**EXERCISE TASK A**
In the compiler optimization text below, what instruction replaces "and x0,x20,#63" in the classes unit output after the change?

— start READING TEXT —

Some conditional code is now more efficient.
Relevant logs and/or screenshots
In the cclasses
unit under aarch64-linux (-O4) - before:
.section .text.n_cclasses$_$tbitset_$__$$_isset$longint$$boolean,"ax"
.balign 8
.globl CCLASSES$_$TBITSET_$__$$_ISSET$LONGINT$$BOOLEAN
.type CCLASSES$_$TBITSET_$__$$_ISSET$LONGINT$$BOOLEAN,@function
CCLASSES$_$TBITSET_$__$$_ISSET$LONGINT$$BOOLEAN:
.Lc804:
...
and w0,w0,#1
cmp w0,#0
cset w0,ne
b .Lj1274
After:
.section .text.n_cclasses$_$tbitset_$__$$_isset$longint$$boolean,"ax"
.balign 8
.globl CCLASSES$_$TBITSET_$__$$_ISSET$LONGINT$$BOOLEAN
.type CCLASSES$_$TBITSET_$__$$_ISSET$LONGINT$$BOOLEAN,@function
CCLASSES$_$TBITSET_$__$$_ISSET$LONGINT$$BOOLEAN:
.Lc804:
...
tst w0,#1
cset w0,ne
b .Lj1274
In the sysutils
unit - before:
...
.Lj163:
...
and x1,x1,#1
cbz w1,.Lj162
.Lj166:
...
After - in this situation, the post-peephole optimisation is different. Originally it was and/cmp/b.eq
and was changed to and/cbz
, but now it's tst/b.eq
(with tst
made from converting and/cmp
) being changed to tbz
:
...
.Lj163:
...
tbz x1,#0,.Lj162
.Lj166:
...
A common change that appears under aarch64-linux (-O4) in the classes
unit - before:
...
.Lj42:
and x0,x20,#63
cbz x0,.Lj46
...
After:
...
.Lj42:
tst x20,#63
b.eq .Lj46
...

— end READING TEXT —
— start DATA SUPPLIED —

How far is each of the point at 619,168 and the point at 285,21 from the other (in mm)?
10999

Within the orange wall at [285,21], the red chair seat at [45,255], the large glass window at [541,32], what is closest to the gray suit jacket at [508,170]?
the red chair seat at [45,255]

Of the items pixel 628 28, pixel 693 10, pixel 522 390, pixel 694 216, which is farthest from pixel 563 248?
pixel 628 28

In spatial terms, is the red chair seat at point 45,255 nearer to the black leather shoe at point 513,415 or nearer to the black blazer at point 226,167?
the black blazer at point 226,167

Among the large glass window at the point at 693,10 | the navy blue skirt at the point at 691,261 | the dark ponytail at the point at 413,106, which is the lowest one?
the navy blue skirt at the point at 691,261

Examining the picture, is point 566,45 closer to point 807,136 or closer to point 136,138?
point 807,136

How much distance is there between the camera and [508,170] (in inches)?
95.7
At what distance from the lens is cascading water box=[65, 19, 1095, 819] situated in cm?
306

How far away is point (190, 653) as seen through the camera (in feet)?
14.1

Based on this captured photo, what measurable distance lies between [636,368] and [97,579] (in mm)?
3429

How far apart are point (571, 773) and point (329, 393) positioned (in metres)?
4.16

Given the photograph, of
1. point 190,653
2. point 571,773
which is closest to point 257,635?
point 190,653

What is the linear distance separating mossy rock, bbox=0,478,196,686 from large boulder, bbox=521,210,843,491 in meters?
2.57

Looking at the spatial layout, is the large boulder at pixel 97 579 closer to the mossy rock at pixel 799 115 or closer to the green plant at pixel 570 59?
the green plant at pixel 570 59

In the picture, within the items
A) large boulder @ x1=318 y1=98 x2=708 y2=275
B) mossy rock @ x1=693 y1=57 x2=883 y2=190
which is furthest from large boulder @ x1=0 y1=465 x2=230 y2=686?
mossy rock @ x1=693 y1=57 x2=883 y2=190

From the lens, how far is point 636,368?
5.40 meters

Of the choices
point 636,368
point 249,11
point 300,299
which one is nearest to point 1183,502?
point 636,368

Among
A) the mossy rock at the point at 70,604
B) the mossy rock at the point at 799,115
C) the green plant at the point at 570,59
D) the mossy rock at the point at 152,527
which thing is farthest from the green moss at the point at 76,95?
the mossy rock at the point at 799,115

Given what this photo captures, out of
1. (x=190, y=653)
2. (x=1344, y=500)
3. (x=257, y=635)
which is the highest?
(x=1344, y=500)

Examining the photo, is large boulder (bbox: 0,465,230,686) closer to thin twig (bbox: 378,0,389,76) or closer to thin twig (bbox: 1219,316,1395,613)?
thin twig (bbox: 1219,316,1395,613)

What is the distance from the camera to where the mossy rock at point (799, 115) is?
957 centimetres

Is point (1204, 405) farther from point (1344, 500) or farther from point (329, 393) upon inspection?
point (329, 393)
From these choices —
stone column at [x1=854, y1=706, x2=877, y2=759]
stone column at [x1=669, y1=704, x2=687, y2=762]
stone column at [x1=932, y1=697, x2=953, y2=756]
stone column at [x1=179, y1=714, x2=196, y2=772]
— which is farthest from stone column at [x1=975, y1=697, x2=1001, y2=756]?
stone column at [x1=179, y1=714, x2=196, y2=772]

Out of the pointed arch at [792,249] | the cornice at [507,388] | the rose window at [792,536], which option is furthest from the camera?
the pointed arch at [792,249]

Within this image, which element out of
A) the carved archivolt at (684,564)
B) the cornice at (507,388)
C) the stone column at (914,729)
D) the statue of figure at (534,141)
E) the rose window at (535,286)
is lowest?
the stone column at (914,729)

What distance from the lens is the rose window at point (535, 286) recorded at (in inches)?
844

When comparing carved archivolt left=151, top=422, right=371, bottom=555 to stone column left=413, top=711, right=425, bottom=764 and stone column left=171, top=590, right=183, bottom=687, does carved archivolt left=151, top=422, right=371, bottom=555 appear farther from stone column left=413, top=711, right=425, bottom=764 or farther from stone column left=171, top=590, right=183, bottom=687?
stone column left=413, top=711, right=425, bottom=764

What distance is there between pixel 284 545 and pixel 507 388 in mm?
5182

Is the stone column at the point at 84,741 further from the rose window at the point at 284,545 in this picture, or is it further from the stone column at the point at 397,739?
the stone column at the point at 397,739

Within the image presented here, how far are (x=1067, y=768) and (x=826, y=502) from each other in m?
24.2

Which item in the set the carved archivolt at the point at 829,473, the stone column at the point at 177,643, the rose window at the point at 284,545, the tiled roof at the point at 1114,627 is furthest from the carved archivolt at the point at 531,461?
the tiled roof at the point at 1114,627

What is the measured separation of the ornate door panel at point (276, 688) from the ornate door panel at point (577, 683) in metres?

— end DATA SUPPLIED —

**EXERCISE TASK B**
Return every line of the rows that contains the word "plant".

**OUTPUT A**
tst x20,#63

**OUTPUT B**
Looking at the spatial layout, is the large boulder at pixel 97 579 closer to the mossy rock at pixel 799 115 or closer to the green plant at pixel 570 59?
the green plant at pixel 570 59
C) the green plant at the point at 570,59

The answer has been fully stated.